**Task goal:**
Find each line in the records below that contains the word "point". Copy those lines.

**Material supplied:**
--*--
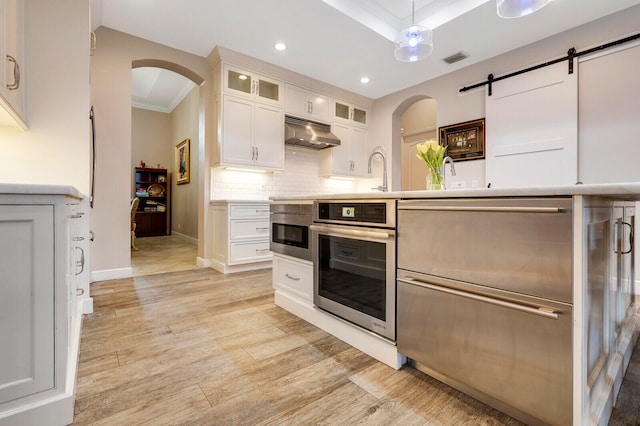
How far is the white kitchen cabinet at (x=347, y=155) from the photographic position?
--*--
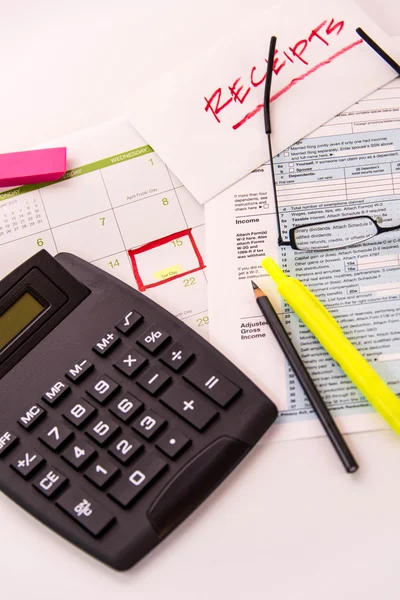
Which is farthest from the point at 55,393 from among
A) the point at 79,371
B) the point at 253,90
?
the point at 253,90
--*--
**Solution for this task:**
Which is farthest from the point at 55,393 from among
A) the point at 79,371
B) the point at 253,90
the point at 253,90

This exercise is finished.